The Bangalore city police in India's southern state of Karnataka had busted four rackets involved in the circulation of counterfeit notes in the last six months.
South India has been pinpointed as one of the transit points for such notes. In the last six months, there have been four such cases and the police have received several complaints from a couple of banks about fake currencies being found.
However, India's southern state of Kerala remains the main hub of smuggling of fake currency notes. Most dealers in that state are the kingpins who have links in the Middle East.
Police say technology has greatly helped perpetrators of the crime, with manufacturers using sophisticated machinery to print close-to-original notes.
Their authenticity can be detected only through a UV lamp. Some of the most commonly copied features include the Mahatma Gandhi watermark, silver lining and security thread. Features like the color of the serial numbers and texture of the paper used for micro lettering like the denomination of the note isn't easy to copy.
Police say safety measures should start from the banks.

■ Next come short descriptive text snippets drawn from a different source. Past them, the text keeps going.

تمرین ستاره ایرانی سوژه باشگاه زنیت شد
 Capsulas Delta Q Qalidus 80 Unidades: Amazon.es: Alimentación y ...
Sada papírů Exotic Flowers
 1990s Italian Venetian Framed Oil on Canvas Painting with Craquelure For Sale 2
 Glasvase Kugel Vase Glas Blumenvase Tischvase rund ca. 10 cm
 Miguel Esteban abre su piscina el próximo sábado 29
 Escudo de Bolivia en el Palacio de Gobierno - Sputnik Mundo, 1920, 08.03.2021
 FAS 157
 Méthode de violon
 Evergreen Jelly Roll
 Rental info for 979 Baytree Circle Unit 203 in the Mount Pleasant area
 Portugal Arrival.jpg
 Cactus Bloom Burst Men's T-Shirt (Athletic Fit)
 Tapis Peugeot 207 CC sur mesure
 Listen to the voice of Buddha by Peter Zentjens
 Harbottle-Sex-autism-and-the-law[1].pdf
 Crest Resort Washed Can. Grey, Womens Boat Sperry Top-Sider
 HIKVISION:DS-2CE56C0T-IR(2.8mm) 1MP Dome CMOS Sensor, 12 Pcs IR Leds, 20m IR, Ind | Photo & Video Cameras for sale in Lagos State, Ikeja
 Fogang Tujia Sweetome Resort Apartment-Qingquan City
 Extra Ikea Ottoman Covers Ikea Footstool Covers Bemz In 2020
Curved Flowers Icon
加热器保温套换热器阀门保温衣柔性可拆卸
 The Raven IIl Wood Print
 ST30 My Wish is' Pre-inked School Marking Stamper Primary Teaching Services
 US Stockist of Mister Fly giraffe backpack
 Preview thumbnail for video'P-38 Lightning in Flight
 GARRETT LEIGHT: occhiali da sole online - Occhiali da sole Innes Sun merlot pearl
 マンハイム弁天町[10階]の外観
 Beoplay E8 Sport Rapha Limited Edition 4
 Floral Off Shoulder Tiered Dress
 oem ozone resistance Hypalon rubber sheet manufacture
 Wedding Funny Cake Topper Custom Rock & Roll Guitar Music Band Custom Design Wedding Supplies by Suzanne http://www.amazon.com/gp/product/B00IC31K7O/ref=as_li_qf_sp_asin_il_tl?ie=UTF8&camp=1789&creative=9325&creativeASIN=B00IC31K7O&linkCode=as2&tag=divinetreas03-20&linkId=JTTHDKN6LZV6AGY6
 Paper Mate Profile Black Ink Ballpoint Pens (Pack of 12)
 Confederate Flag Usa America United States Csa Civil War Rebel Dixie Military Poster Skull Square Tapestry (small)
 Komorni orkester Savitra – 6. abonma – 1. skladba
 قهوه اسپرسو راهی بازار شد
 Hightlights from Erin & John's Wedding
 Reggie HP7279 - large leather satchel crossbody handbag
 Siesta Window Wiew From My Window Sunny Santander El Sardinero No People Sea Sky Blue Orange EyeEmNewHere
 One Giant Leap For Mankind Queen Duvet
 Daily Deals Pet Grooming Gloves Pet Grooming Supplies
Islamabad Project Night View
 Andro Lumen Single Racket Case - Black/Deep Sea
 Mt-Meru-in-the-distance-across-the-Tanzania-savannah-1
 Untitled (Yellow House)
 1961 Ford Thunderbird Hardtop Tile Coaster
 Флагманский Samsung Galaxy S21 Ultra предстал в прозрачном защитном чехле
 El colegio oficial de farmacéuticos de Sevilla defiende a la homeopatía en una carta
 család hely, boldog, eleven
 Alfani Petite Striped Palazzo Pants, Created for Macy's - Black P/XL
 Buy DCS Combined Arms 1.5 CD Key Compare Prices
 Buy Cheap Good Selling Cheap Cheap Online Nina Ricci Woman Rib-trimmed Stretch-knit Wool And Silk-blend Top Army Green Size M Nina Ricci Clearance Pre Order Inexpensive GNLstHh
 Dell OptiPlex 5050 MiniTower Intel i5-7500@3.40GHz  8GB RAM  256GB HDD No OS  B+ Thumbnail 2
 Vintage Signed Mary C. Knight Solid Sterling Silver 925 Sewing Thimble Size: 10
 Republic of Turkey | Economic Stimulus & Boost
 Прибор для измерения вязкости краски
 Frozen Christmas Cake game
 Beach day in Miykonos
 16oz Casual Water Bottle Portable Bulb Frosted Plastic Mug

Banks have to lodge a complaint even if they get one fake note but people must be careful too, they added.
India's Union home secretary RK Singh held a meeting with U.S. under secretary of state Maria Otero during the latter's visit to India on June 26 where they discussed issues on counterfeit currency and terror financing.
To stop the "Islamic terror-sponsored"industry, which is pumping in fake currency in India ostensibly to fund terror strikes, India wants the U.S. to support its efforts in the Financial Action Task Force (FATF) to declare counterfeiting of currency as a source of funds for terrorism.
The FATF, however, still considers it an act separate from terror financing and reportedly wants India to show more seizures and more proof to link counterfeiting with terrorism.
Currency notes in India and the U.S. are susceptible to be faked by rogue elements living in unstable countries, particularly those known to export terrorism.